The difference in the proportion of SSI for clean cases in the control group as compared to the study group was between −0.0113 and 0.0146 (95% confidence). The difference in the proportion of SSI for clean contaminated cases in the study group as compared to the control group was between −0.0251 and 0.0452. The 95% confidence interval included 0. Fisher's exact test and Chi-square test were used to compare the SSI in the two groups. The difference in the proportion of SSI was not statistically different in both groups.


   Discussion Top


SSI rates as per the traditional wound classification system by CDC are reported to be <2% for clean cases and 4%–10% for clean contaminated cases,[17] and the corresponding National Nosocomial Infections Surveillance System hospitals' reported data were 2.1% and 3.3%, respectively.[18]

We did not demonstrate a significant change in SSI rates in clean cases (1.48%) versus clean contaminated cases (1.29%) [Table 3].

Our results showed no advantage in giving any prophylaxis to clean cases with similar rates of SSI in those who received pre-operative antibiotics compared with those that did not (0.82% vs. 1.06%, P = 0.77). This was similar to a study by Horwitz et al.[11] who showed similar rates of SSI in clean cases that received pre operative antibiotics compared with those that did not (3.9% vs. 2.4%, P = 0.34). A prospective cohort study by Koshbin et al. on 5309 patients showed that 43.9% of the patient population who received AP, when not indicated by the guideline, had no reduction of SSIs.[19] This finding is important because giving antibiotics to all children would pose potential side effects and risks. Thus, the guideline obviated the need for antibiotics in approximately 45% of procedures. Our study also showed similar results, in that, clean cases did not require antibiotics and hence it was avoided in 70.9% (661/933) of our cases.

A study by Bracho-Blanchet et al.[13] of single- versus multi-dose prophylaxis in children showed significant decrease in SSI rates in single- or short-course prophylaxis compared to multi-dose (1.2% vs. 10.9%).

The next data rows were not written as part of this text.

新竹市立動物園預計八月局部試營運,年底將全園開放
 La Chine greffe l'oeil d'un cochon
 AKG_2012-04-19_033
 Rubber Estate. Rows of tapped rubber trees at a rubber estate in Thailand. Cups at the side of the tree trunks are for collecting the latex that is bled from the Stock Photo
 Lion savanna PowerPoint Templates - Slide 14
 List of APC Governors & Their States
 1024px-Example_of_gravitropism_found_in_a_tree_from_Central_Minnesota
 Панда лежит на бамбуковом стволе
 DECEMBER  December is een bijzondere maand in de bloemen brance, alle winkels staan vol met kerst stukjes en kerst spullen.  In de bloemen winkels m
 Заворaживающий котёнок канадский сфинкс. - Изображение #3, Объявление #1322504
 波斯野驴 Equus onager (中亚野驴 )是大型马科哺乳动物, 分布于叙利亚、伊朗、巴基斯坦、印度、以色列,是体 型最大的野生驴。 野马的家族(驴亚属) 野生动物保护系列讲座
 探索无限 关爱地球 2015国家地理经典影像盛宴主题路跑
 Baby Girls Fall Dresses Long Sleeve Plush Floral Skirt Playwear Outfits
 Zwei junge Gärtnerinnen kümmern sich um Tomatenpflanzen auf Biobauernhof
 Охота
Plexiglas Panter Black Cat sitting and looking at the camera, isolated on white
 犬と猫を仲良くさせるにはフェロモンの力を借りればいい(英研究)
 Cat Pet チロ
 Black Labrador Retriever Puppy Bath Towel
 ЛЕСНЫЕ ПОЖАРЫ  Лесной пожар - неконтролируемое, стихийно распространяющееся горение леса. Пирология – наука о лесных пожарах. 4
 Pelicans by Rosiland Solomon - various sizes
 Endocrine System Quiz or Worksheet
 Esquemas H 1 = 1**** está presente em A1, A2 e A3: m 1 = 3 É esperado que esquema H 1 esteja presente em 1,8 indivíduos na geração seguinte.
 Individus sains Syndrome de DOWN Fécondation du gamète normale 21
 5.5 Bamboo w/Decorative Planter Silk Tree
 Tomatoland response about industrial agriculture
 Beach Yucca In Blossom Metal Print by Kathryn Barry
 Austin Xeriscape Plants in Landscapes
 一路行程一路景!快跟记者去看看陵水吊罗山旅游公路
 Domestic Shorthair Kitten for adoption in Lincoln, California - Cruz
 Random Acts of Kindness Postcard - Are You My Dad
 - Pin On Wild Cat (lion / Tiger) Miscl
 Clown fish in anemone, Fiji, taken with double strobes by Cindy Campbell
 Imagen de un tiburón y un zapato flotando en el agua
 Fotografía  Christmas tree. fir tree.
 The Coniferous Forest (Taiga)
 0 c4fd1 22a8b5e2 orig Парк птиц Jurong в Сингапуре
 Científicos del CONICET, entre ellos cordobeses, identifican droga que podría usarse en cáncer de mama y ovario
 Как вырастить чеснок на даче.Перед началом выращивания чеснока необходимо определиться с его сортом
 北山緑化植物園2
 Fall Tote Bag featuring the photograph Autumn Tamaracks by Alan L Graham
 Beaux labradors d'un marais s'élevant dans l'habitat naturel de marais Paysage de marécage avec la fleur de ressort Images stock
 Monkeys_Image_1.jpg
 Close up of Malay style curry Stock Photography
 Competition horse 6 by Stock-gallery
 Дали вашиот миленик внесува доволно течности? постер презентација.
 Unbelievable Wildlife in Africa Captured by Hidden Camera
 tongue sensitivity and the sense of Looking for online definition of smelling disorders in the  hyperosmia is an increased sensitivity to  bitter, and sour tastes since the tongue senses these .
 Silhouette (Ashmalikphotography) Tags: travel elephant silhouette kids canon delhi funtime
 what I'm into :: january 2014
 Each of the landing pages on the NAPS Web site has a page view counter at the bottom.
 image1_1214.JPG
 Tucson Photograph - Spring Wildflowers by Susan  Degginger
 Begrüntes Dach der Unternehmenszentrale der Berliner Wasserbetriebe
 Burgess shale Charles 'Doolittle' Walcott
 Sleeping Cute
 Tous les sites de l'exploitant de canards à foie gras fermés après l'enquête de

Our study showed that there was no added benefit in giving multi-dose antibiotics to clean contaminated cases.

Early catarrhal appendicitis was treated as clean contaminated surgery and none had any SSI.

Newborns who underwent colostomy for anorectal malformation and children undergoing colostomy closure were considered as clean contaminated surgery because bowel was opened under controlled condition without spillage.

A prospective, randomised clinical study by Feza et al. compared the results of 1-day versus 7-day administration of the same prophylactic antibiotics to children undergoing colostomy closure and found no difference in the rate of infectious complications.[20] In our study, colostomy closure patients had bowel preparation but no oral AP. SSI in colostomy closure patients was 5% and 7% in the control and study groups, respectively, and not statistically significant [Table 2].

A study by Tofft et al. found that in patients with single-stage posterior sagittal anorectoplasty (PSARP), there was no difference in the risk of wound dehiscence irrespective of the duration of the antibiotic used (<1 day vs. >1 day).[21] In our study, 28 cases of PSARP for anorectal malformation also received only one dose of prophylactic antibiotics versus 18 cases receiving multidose, and there was no significant difference in SSI on comparison [Table 2].

Pyeloplasty and urethroplasty were included as clean contaminated surgeries. In the control group, antibiotics for both the above-mentioned surgeries were continued for 5 days and 7–10 days, respectively. None of the pyeloplasty or urethroplasty patients had SSI.

In the study group, only one pre-operative dose of antibiotic was administered, and none of the urethroplasty children developed SSI and 1/21 (4.7%) of the pyeloplasty children developed SSI. This was not statistically significant. In a review about the influence of perioperative factors on primary severe hypospadias repair by Castagnetti and El-Ghoneimi, post-operative AP did not have any impact on surgical complications.[22] A recent study by Baillargeon et al. does not support the routine use of prolonged antibiotics in hypospadias repair.[23]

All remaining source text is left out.